Wenn man in einem fremden Land in die Schule gesteckt wird, ohne die Sprache zu können, gibt es zwei Möglichkeiten klarzukommen, bis man die Sprache kann:
a) Man hat einen großen Bruder.
b) Man ist so lustig, dass die Leute vergessen, dass man keinen hat.
Notgedrungen beschloss ich, lustig zu werden.
In der ersten großen Pause, in der neuen Schule, warfen meine Klassenkameraden mich in den Schnee. Als mir kalt wurde, stand ich auf, worauf die mich wieder in den Schnee warfen. Ein blödes Spiel, doch die Jungs hatten einen Heidenspaß. Also warf ich mich in der nächsten Pause selbst in den Schnee. Die Jungs lachten. Es war schön, endlich neue Freunde zu haben. Aber die Freundschaft hielt nur so lange ich im Schnee lag.
Ich war nicht der einzige sprachlose Ausländer in meiner Klasse. Es gab noch eine Griechin mit großen dunklen Haaren und langen schwarzen Augen. Sie hieß Antonia. Antonia wurde herumgeführt, ihr wurde alles erklärt, und als ein Typ aus der Parallelklasse sie mal an den Haaren zog, fielen die Jungs aus meiner Klasse mit Gebrüll über das Schwein her.
Ich dagegen kam morgens ins Klassenzimmer, und dieselben Jungs, die eben noch Antonias Haare verteidigt hatten, redeten in ihrer seltsamen Sprache auf mich ein und warfen mich in den Schnee. Ich hatte ja beschlossen, lustig zu werden, also lachte ich sie an - und bekam was auf die Fresse.
Als ich abends im Bett lag, dachte ich lange darüber nach, weshalb deutsche Jungs lange Haare verteidigen.
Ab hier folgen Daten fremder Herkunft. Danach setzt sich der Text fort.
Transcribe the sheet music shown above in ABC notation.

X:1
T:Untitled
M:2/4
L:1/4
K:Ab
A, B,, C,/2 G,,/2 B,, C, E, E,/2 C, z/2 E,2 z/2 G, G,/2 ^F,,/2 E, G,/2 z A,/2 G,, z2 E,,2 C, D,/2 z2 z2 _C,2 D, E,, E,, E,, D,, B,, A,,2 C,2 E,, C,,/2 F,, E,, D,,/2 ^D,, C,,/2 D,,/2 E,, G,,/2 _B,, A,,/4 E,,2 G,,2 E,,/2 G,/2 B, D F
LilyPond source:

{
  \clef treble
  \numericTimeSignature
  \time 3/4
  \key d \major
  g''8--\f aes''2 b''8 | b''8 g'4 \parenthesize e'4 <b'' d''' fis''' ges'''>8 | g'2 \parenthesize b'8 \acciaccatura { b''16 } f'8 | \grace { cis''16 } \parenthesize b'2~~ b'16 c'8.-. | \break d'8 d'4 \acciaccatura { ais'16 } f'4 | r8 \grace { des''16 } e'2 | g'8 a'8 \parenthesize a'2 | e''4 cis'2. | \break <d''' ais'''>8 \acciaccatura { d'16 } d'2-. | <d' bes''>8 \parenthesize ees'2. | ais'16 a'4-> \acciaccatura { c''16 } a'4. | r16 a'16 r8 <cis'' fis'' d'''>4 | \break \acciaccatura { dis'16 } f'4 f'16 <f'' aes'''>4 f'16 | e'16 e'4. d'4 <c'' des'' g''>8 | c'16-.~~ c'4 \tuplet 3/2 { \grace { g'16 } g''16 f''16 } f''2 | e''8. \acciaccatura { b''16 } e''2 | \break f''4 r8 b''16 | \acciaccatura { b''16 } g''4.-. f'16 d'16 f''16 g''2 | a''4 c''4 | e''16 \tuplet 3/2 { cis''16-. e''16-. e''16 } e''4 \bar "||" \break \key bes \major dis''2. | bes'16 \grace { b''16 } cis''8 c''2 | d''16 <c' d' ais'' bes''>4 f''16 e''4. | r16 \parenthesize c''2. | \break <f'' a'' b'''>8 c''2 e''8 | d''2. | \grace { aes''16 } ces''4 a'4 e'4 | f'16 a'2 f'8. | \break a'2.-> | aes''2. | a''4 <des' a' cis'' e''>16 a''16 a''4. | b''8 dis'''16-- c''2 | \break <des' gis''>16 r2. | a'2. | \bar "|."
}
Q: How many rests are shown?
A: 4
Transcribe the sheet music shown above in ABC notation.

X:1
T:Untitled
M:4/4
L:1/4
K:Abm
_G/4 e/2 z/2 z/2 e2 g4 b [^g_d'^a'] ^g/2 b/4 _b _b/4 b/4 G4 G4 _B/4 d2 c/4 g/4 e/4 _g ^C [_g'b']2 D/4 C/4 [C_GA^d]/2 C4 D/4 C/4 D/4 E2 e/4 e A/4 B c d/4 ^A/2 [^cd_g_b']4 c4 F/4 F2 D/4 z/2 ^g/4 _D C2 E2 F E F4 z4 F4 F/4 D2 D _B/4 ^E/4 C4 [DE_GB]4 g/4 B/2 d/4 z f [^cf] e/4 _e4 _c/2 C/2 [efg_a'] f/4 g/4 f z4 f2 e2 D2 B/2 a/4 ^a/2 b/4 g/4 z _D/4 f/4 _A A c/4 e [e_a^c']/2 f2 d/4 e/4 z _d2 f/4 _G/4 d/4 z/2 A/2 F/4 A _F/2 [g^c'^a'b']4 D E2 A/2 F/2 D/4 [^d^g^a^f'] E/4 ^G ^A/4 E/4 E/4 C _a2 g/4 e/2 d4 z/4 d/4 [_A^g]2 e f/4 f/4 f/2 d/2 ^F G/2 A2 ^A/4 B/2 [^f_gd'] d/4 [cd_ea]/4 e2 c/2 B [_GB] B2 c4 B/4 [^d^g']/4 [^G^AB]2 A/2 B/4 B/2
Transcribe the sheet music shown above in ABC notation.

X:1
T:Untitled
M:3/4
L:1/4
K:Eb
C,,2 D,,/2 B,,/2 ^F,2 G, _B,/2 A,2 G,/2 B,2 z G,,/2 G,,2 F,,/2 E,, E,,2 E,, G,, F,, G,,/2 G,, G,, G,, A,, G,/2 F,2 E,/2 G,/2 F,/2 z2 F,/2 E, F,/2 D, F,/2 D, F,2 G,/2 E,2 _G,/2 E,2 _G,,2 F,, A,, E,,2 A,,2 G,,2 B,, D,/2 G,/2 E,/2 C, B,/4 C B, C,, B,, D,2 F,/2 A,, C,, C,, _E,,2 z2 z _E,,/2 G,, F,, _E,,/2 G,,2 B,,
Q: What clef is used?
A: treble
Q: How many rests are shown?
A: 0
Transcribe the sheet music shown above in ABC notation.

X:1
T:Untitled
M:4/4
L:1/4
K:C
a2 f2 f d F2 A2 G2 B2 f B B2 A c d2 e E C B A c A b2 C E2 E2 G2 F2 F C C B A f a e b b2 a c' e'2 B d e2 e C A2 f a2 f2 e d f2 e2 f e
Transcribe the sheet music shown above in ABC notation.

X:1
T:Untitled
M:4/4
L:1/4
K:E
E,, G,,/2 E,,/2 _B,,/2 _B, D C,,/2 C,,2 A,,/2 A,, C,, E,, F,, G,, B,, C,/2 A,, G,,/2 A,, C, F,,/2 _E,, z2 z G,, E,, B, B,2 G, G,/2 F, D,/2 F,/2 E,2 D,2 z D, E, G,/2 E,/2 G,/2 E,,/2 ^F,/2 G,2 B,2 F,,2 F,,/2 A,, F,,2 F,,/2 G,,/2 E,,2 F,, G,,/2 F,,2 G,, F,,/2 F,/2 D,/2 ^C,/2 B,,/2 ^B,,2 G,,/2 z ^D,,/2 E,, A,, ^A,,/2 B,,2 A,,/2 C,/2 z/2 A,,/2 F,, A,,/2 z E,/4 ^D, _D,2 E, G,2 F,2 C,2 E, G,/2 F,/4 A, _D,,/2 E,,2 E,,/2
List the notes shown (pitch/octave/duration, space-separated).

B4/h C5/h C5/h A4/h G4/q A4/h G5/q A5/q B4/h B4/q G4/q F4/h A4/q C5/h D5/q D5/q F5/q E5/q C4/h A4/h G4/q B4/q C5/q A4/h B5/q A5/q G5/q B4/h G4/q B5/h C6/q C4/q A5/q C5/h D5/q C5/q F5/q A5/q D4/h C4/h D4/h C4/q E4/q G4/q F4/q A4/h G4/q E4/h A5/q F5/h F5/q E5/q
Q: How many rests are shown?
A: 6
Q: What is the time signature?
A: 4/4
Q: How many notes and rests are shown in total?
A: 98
Ich beschloss, dass ich in Zukunft nicht nur lustig werden wollte, nein, ich wollte auch lange Haare haben, hatte aber keine Ahnung, wie ich das bis zum nächsten Tag hinkriegen sollte.
Am nächsten Morgen traf ich Antonia auf dem Weg zur Schule. Ich hatte mir eine Mütze aufgesetzt, um meine langen Haare zu verbergen. Antonia lachte, und als wir an der Schule ankamen, waren wir Kumpels. Als wir ins Klassenzimmer rein wollten, nahmen die Jungs mir die Mütze weg, sahen, dass ich immer noch kurze Haare hatte, und wollten mich wieder verprügeln. Antonia ging dazwischen und plötzlich ließ man mich in Ruhe. Langsam kam ich dahinter: Man musste nicht selbst lange Haare haben, es reichte, wenn man jemanden kannte.
Von da an hielt ich mich immer in Antonias Nähe auf. Ich brachte sie zum Lachen und sie brachte mir Deutschländisch bei. Der erste Satz, den ich lernte, war: »Mach die Tür zu, es zieht!«
Als ich den Satz im Klassenzimmer ausprobierte, lachten alle, irgendwas daran schien lustig zu sein, ich wusste nicht was. War mir auch egal - Hauptsache, es funktionierte: Die Jungs lachten und vergaßen dabei, dass ich keine langen Haare hatte, was ich voll fett fand. Fett war damals das Wort für extrem, doch es gab auch Probleme.
Alle Jungs mochten Antonia, daher ging sie in den Pausen oft zum Kiosk, wo man ihr Flippereis schenkte. Wenn ich dann alleine auf dem Schulhof stand und die Jungs zu mir rüberschauten, brüllte ich schnell: »Mach die Tür zu, es zieht!« Die Jungs lachten jedes Mal, aber ich war mir nicht ganz sicher, ob es immer so bleiben würde. Ich musste irgendwie an Flippereis kommen, um Antonia enger an mich zu binden.
Am nächsten Tag setzte ich mich auf dem Schulhof in einen Pappkarton und verlangte Geld für einen Witz. Ich konnte nur einen einzigen auf Deutschländisch, aber bis sich das herumgesprochen hatte, konnte ich ein Flippereis für Antonia kaufen und mir ein Top-20-Textheft aus der Hitparade.
In der nächsten Pause setzte ich mich mit dem Textheft in den Pappkarton und verlangte Geld für die neuesten Hits der Rubettes und der Bay City Rollers.
In jeder Pause saß ich im Karton und sang. Sogar die Lehrer steckten Geld rein. Ich wurde reich, deckte Antonia mit Flippereis ein und lernte langsam Deutschländisch. Die Jungs ließen mich in Ruhe, aber zur Sicherheit beschloss ich, meine Haare wachsen zu lassen.